You will find the definitions of keywords used in orthodontics here.

Dysgnathia Surgery

This term refers to a branch of dento-facial surgery that is concerned with the surgical lengthening of either a part of a jaw or of a whole jaw where there is a pronounced deviation in the position of the jaw itself. The most common intervention involves moving the position of the lower jaw forwards, backwards or sideways, which is normally carried out today via a Bi-Sagital Split Osteotomy (BSSO). A BSSO involves cutting the lower jaw into two on both sides of the vertical mandible, so that the middle section of jaw bearing the teeth can be repositioned. The three segments are then fixed together again using surgical screws or plates. In the post-op phase, the jaws are often fixed together using wires or strong elastic. Whilst some surgeons no longer do this, the length of time needed for so-called fixation to take place can range from one to two weeks. In addition to all the usual risks that surgery involves, BSSO does entail two particular risks: damage to the nerves of the lower jaw (the third branch of the N. Trigeminus) and damage to the jaw joint itself. The lower jaw nerve innervates the teeth, the lower lip and part of the chin but not the muscle structure itself which is actually served by the facial nerves and is never damaged. If damage does occur to the lower jaw nerve, it normally manifests itself as reduced feeling or numbness in the lower lip, usually just on one side. This generally disappears during the first year after surgery. Whilst some minor adverse effects may be observed in about a quarter of patients, any serious problems are rare. And in the jaw joint itself, there is often restricted movement and sometimes pain and a clicking noise.

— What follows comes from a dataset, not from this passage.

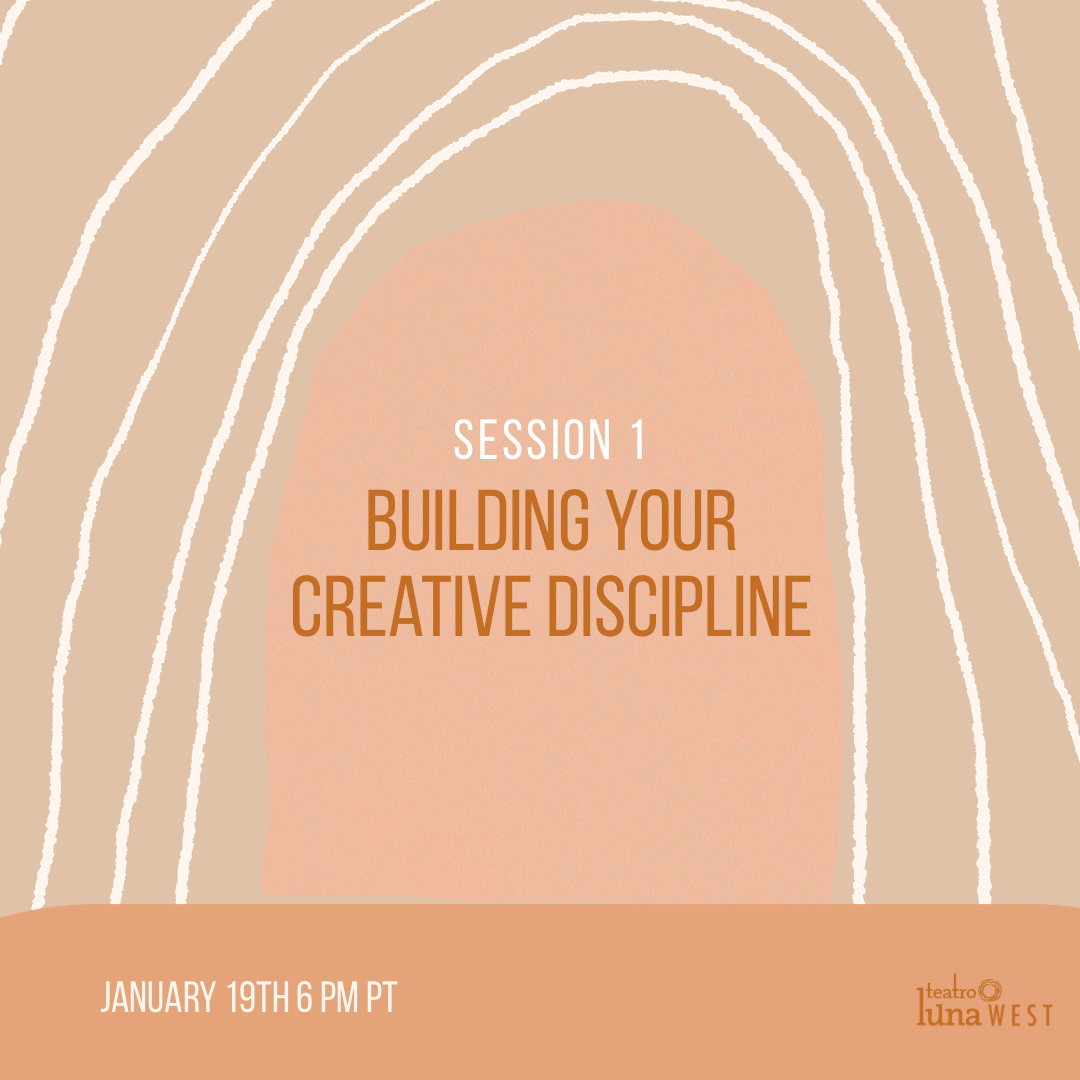 SESSION 1
BUILDING YOUR CREATIVE DISCIPLINE

JANUARY 19TH 6 PM PT

teatro luna WEST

The second most common intervention is a Lefort 1 osteotomy of the upper jaw. This involves separating the part of the upper jaw from the skull at the level of the nose floor. The only thing still connecting the upper jaw is the soft gum tissue which carries the nerves and the blood supply. Once it has been detached, the upper jaw can basically be repositioned or rotated in any direction so that it can then be quickly fixed with surgical plates. Unlike a BSSO of the lower jaw, there are no particular risks associated with this procedure. A BSSO and a Lefort 1 Osteotomy are often carried out at the same time because better results can be achieved than by just operating on one jaw. Since their introduction, both interventions have been continuously improved and have been routine procedures for decades now. What is important in weighing up the risks, impact and possible usefulness of any intervention is that most of the times, dysgnathia surgery  is elective and not associated with urgent indications. Therefore, patients should always be well informed and make their own personal decision as to whether or not they would like to have a dysgnathic surgical intervention. In appropriate cases, dysgnathia surgery significantly expands the range of orthodontic treatment and can result in dramatic improvements in function and aesthetics.